___ GIVEN ENTRIES
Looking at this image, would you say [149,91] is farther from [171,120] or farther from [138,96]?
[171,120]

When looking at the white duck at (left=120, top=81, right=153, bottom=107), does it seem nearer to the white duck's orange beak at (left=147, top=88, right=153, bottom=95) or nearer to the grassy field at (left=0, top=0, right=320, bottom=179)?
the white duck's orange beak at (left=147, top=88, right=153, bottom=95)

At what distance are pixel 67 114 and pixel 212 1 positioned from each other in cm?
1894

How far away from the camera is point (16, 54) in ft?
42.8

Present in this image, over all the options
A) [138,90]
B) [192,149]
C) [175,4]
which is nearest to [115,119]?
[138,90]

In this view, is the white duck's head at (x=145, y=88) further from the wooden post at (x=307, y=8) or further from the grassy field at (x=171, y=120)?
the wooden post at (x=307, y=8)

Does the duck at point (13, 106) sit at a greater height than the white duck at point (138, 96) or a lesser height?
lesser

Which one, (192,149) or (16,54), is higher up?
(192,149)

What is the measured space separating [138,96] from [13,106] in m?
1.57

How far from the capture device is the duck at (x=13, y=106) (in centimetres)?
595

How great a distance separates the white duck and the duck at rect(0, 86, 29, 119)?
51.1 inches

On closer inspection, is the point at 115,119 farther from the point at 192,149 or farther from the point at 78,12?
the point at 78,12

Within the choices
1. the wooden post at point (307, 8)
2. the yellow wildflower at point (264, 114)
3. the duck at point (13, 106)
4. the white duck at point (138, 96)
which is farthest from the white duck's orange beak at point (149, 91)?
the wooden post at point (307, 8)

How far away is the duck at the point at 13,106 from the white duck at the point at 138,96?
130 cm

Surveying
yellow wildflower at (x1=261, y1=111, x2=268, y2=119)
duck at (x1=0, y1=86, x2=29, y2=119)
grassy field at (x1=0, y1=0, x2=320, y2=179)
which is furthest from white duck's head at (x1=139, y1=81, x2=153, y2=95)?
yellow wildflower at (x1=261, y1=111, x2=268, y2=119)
______
___ GIVEN ENTRIES
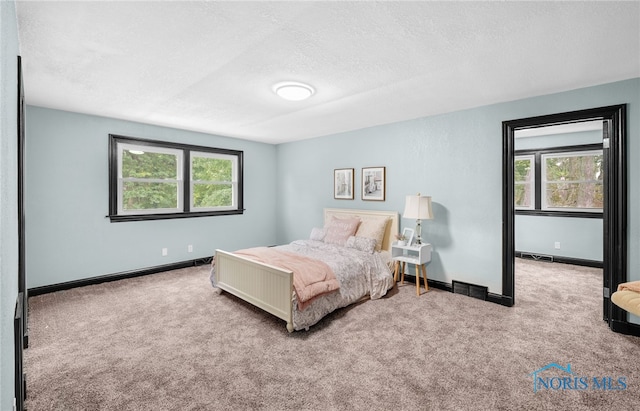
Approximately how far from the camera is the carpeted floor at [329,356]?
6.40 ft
______
___ GIVEN ENTRIES
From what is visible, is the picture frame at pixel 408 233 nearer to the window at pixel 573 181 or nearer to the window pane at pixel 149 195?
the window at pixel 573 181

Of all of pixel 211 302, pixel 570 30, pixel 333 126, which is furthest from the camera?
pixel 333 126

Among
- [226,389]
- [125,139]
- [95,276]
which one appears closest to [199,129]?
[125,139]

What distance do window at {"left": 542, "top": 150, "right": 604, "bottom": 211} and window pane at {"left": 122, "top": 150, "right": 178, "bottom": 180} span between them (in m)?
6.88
______
Set out everything in the data from the line that contains "Does the duck" down to the line that contains "51.1 inches", both included, as a Markdown table with the columns Row and Line, leaving out blank lines.

| Row | Line |
|---|---|
| 1 | Does the duck at point (13, 106) sit at a greater height than the white duck at point (138, 96) or a lesser height? |
| 2 | lesser |
| 3 | Which one, (192,149) or (16,54), is higher up? |
| 4 | (192,149) |
| 5 | What is the measured space separating [138,96] from [13,106] in m? |
| 6 | 1.57 |
| 7 | How far from the capture device is the duck at (x=13, y=106) (in centimetres)? |
| 8 | 595 |
| 9 | How great a distance separates the white duck and the duck at rect(0, 86, 29, 119)? |
| 10 | 51.1 inches |